OMING fresh from the perusal of such of Shakspere's plays as exhibit the sparkling treasures of his rare wit, glowing fancy, and surpassing poetry,-the creative power of his farreaching imagination,-or the convulsive throes, the moral earthquakes and volcanoes, of human passion,-the Drama before us produces an effect almost startling, from the stern, unadorned, and somewhat rugged strength which is its prevailing characteristic. We soon, however, acknowledge the peculiar fitness of the style to the time, the action, and the characters: we recognise in its massive simplicity a grandeur which ornament would injure; in its ruggedness, a power which polish would destroy. In this fitness consists a portion of the value of the Play; a still greater portion in the striking specimen it affords of that "infinite variety" of the writer, which " 'age cannot wither, nor custom stale ;"-and, greatest of all, in its subtle and powerful delineation of human character; that high and extraordinary quality in which all his contemporaries and followers halt so far behind him.
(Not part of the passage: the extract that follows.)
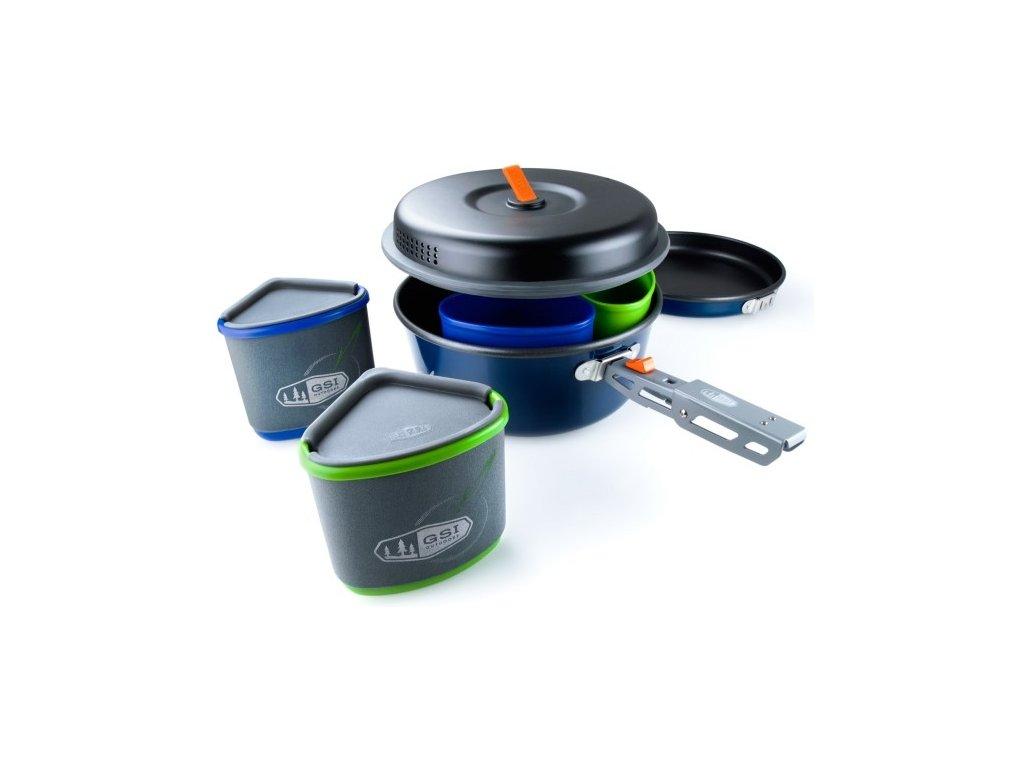 GSI Outdoors sada nádobí Bugaboo Backpacker 01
In "CORIOLANUS," as in " MACBETH," the Poet has taken an historical character, belonging to a remote and rude age, the records of whose actions, and of the events that gave birth to them, history borrows from tradition, and perhaps assists by conjecture. From the plain and simple relation of those actions and events, he at once judges of the motives, feelings, and circumstances which actuated and produced them ;and conjures up before the "mind's eye" the very man, a living sentient being, with his moral structure as clearly developed as his outward form would be, were he presented bodily to our senses.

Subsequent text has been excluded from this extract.